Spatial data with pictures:

_____

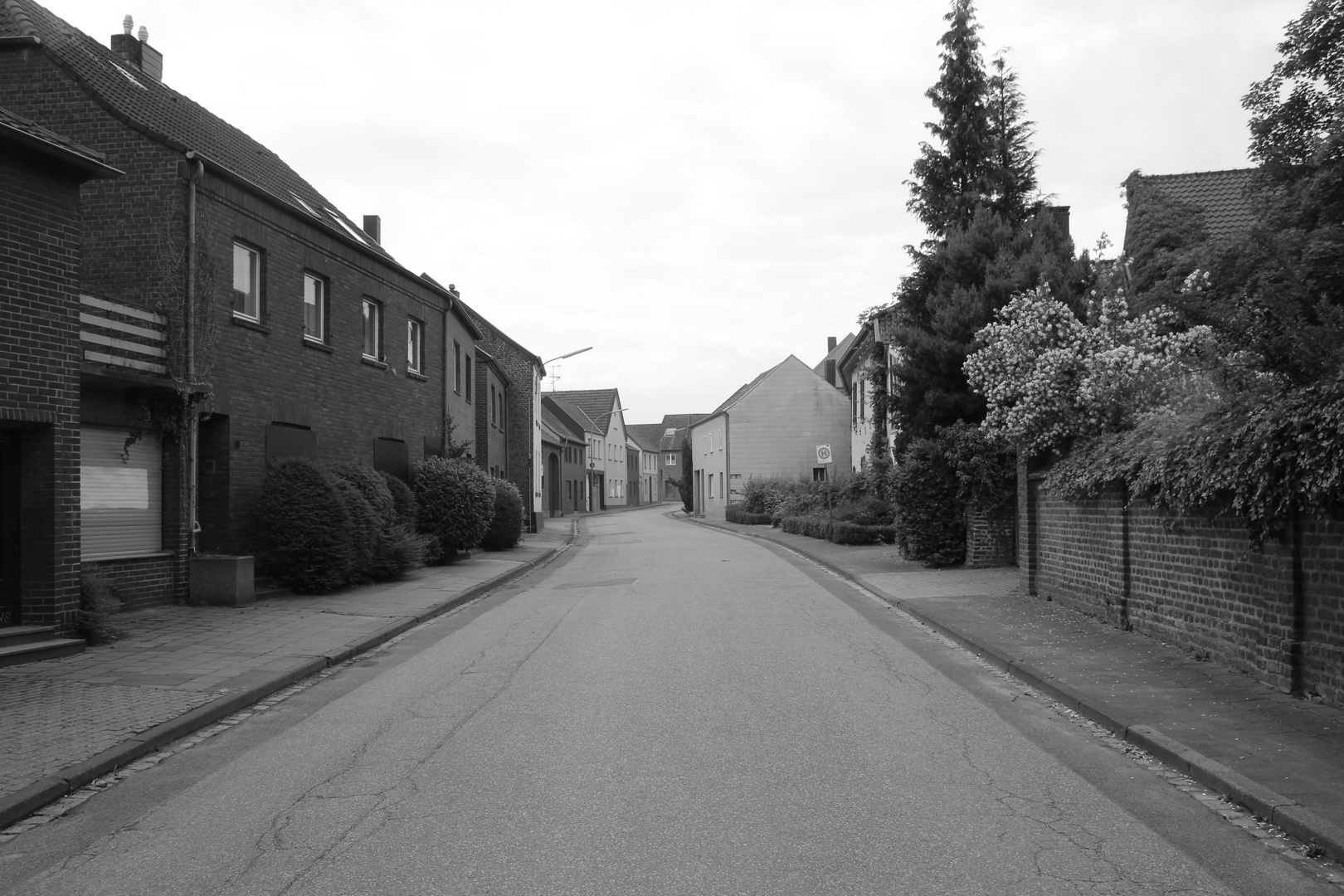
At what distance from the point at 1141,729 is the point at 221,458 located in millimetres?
13003

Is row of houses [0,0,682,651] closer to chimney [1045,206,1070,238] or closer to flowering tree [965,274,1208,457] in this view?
flowering tree [965,274,1208,457]

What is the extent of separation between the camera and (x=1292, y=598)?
24.9 feet

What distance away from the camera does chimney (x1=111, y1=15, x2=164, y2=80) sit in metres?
19.8

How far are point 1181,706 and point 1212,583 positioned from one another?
2.02 m

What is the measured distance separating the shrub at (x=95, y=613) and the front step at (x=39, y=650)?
261 mm

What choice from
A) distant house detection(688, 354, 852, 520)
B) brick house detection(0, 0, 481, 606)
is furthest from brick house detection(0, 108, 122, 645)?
distant house detection(688, 354, 852, 520)

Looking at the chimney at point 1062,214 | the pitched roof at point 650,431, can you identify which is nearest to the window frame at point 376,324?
the chimney at point 1062,214

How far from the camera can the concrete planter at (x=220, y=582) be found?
14.1 m

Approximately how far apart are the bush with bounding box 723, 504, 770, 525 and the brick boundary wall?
29278mm

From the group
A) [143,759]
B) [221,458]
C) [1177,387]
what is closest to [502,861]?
[143,759]

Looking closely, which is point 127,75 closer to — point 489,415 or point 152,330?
point 152,330

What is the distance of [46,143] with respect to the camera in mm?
10180

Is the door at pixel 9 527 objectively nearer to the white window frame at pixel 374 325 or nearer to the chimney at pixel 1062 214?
the white window frame at pixel 374 325

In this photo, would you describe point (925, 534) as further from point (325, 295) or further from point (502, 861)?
point (502, 861)
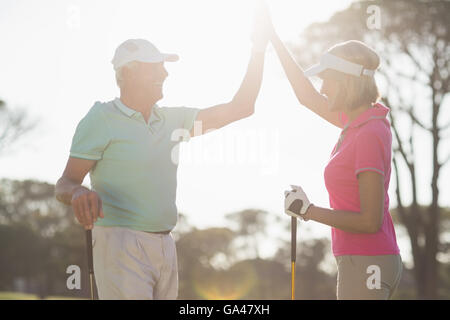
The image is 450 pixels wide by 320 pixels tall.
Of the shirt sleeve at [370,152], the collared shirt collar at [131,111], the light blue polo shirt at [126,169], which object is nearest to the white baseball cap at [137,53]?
the collared shirt collar at [131,111]

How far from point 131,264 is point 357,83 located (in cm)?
174

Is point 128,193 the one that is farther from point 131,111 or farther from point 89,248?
point 131,111

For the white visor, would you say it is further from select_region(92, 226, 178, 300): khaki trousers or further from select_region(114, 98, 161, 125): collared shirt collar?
select_region(92, 226, 178, 300): khaki trousers

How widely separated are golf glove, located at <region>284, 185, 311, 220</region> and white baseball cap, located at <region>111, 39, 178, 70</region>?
1277 mm

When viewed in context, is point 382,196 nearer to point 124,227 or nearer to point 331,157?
point 331,157

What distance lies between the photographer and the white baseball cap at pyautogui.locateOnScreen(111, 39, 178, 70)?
13.6 ft

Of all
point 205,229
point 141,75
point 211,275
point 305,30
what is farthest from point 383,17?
point 205,229

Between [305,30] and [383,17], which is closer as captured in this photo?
[383,17]

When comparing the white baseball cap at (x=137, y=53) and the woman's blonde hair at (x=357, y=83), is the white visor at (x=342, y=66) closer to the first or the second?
the woman's blonde hair at (x=357, y=83)

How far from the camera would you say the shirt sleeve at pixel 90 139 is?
3.84 m

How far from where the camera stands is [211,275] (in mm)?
55062

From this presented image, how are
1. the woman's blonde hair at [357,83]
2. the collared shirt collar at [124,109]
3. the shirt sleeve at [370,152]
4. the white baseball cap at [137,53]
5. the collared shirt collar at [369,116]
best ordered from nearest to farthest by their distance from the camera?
1. the shirt sleeve at [370,152]
2. the collared shirt collar at [369,116]
3. the woman's blonde hair at [357,83]
4. the collared shirt collar at [124,109]
5. the white baseball cap at [137,53]

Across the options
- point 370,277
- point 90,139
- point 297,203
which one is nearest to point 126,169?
point 90,139
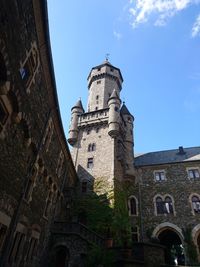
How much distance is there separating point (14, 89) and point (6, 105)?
2.50ft

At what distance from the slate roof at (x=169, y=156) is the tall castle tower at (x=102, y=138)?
2.66 meters

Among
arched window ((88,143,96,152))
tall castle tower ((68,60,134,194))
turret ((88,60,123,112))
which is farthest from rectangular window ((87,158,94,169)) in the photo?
turret ((88,60,123,112))

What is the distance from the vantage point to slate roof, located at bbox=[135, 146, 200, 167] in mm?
29552

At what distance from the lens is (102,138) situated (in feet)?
95.3

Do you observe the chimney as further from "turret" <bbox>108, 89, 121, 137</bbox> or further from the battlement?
the battlement

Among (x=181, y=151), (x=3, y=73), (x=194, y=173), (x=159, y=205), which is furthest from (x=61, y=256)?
(x=181, y=151)

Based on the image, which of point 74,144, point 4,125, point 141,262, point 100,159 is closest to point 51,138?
point 4,125

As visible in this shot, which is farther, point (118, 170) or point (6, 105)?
point (118, 170)

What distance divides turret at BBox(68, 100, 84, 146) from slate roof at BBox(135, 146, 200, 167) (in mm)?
9056

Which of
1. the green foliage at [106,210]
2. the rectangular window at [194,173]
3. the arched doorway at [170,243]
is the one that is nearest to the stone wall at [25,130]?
the green foliage at [106,210]

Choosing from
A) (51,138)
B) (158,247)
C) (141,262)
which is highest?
(51,138)

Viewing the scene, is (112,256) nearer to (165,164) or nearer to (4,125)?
(4,125)

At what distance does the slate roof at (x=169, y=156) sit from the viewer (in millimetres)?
29552

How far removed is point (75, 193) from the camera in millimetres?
25531
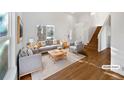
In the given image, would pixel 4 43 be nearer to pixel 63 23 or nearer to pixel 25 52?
pixel 25 52

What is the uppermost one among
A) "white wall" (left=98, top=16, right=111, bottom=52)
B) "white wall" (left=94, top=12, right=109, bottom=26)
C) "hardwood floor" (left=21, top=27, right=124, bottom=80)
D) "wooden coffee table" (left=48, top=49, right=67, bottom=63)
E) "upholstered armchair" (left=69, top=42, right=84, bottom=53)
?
"white wall" (left=94, top=12, right=109, bottom=26)

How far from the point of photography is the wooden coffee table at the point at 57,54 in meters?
1.60

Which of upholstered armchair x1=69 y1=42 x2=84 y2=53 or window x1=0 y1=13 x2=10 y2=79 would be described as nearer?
window x1=0 y1=13 x2=10 y2=79

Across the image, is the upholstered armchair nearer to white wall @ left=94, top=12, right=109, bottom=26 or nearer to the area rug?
the area rug

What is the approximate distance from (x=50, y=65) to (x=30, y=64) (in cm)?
25

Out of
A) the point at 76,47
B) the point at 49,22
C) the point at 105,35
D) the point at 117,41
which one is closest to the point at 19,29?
the point at 49,22

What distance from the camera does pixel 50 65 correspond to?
5.22 feet

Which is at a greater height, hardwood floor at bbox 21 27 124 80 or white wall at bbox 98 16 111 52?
white wall at bbox 98 16 111 52

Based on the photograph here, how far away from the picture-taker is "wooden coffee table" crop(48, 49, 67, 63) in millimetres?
1598

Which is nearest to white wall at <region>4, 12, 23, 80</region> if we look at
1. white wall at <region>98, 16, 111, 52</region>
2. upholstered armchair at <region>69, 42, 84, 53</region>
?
upholstered armchair at <region>69, 42, 84, 53</region>

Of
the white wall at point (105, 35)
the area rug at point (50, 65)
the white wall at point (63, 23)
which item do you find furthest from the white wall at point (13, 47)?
the white wall at point (105, 35)

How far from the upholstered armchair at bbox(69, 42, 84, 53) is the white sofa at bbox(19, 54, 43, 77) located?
409 millimetres
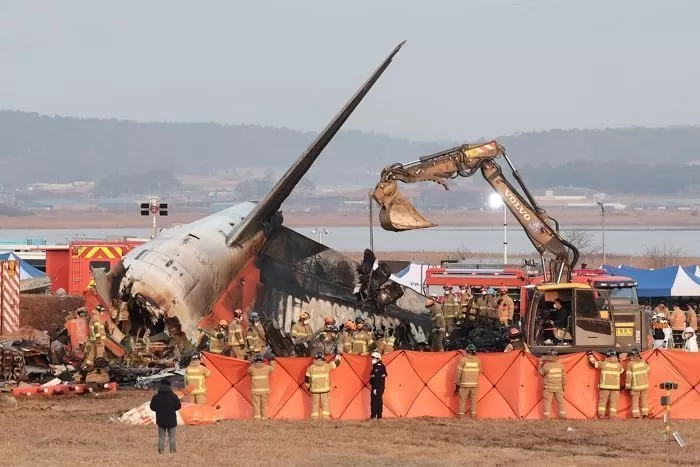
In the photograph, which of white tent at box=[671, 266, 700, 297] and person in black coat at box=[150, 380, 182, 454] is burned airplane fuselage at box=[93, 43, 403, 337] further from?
white tent at box=[671, 266, 700, 297]

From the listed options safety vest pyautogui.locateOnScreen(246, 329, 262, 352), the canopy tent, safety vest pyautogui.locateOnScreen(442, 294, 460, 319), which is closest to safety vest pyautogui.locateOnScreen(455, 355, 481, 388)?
safety vest pyautogui.locateOnScreen(246, 329, 262, 352)

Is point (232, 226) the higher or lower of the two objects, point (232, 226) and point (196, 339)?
the higher

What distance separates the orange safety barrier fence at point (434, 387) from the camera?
79.6 feet

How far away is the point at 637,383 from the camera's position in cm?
2397

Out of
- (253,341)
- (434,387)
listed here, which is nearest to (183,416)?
(434,387)

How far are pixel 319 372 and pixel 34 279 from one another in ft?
95.5

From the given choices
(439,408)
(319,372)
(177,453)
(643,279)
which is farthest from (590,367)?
(643,279)

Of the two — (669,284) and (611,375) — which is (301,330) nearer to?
(611,375)

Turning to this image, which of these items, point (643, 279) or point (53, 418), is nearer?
point (53, 418)

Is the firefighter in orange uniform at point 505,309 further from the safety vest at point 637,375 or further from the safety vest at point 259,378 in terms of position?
the safety vest at point 259,378

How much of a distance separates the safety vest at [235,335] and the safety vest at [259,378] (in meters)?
5.02

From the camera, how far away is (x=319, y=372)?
934 inches

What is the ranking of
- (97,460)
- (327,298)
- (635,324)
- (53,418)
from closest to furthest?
1. (97,460)
2. (53,418)
3. (635,324)
4. (327,298)

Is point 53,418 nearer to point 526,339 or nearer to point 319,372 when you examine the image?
point 319,372
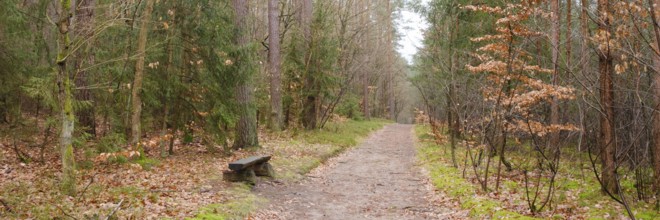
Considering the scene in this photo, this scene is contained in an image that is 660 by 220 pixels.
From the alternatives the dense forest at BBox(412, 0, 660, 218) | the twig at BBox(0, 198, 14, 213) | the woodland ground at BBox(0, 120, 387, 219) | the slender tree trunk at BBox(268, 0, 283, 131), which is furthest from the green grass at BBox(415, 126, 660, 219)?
the slender tree trunk at BBox(268, 0, 283, 131)

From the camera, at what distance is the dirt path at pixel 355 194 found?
7.90m

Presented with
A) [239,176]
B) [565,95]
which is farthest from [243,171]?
[565,95]

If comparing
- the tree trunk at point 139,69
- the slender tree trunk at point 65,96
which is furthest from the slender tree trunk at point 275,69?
the slender tree trunk at point 65,96

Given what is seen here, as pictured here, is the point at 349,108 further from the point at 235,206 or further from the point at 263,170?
the point at 235,206

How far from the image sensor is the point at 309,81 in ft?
66.8

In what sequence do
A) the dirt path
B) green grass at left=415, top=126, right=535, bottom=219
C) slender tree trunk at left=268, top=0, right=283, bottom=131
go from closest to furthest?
green grass at left=415, top=126, right=535, bottom=219
the dirt path
slender tree trunk at left=268, top=0, right=283, bottom=131

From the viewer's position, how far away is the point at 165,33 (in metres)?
10.4

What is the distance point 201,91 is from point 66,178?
4.98 meters

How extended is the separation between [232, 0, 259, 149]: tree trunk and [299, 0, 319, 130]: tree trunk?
6.65m

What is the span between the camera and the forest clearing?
21.1 ft

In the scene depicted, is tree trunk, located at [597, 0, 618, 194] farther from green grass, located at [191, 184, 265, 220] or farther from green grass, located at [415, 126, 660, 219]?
green grass, located at [191, 184, 265, 220]

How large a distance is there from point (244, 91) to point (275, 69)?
495 centimetres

_____

● **WRITTEN TASK**: Repeat exactly, and only, the lines from the one containing "How far from the image" through the end of the material.

● **OUTPUT FOR THIS EXERCISE**:
How far from the image sensor is the point at 309,81 in ft?
66.8

In what sequence do
A) the dirt path
B) green grass at left=415, top=126, right=535, bottom=219
C) slender tree trunk at left=268, top=0, right=283, bottom=131
go from closest to furthest?
green grass at left=415, top=126, right=535, bottom=219
the dirt path
slender tree trunk at left=268, top=0, right=283, bottom=131

From the viewer's position, how far away is the point at 165,33 (in metres)?
10.4

What is the distance point 201,91 is from point 66,178?
4.98 meters

How extended is the separation between [232, 0, 259, 149]: tree trunk and [299, 0, 319, 130]: tree trunk?
6.65m

What is the span between the camera and the forest clearing?
21.1 ft

In the scene depicted, is tree trunk, located at [597, 0, 618, 194] farther from green grass, located at [191, 184, 265, 220] or farther from green grass, located at [415, 126, 660, 219]?
green grass, located at [191, 184, 265, 220]

How large a distance is there from point (244, 91) to point (275, 69)?
495 centimetres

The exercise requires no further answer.